My initial plan was to reproduce the LINQ API as much as possible. I since then changed my mind. I want to create a modern version of LINQ.
I did support First
, Single
, ElementAt
, FirstOrDefault
, SingleOrDefault
and ElementAtOrDefault
. The reason I longer do is that I have to implement them for arrays, Span
, ReadOnlySpan
, Memory
, ReadOnlyMemory
, IValueEnumerable
, IValueReadOnlyCollection
, IReadOnlyList
, and IAsyncValueEnumerable
. Plus, I have to have unit tests for all of these. I already have more than 7K unit test scenarios.
In #133 I explain all the alternatives I considered. I ended up choosing to return Option
.
In this project, I already use source generators. I may consider your naming proposal and use generators to generate the extensions required to support the old behaviors.

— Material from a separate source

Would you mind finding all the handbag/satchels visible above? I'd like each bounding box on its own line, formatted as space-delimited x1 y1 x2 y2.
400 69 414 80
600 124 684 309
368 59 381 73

Thanks for you thorough answer. I indeed believe you should stick with LINQ original naming when signature & behaviour are the same. If behaviour or signature changes then I would set a new name. I feel it's the best practice in what you're trying to create to avoid any headache to developers adopting your solution.
Not being drag & drop is not an issue in itself. Just misleading naming :)
I'm envisioning to try Hyperlinq out in the optimization process of Unity games where heap allocation is an issue.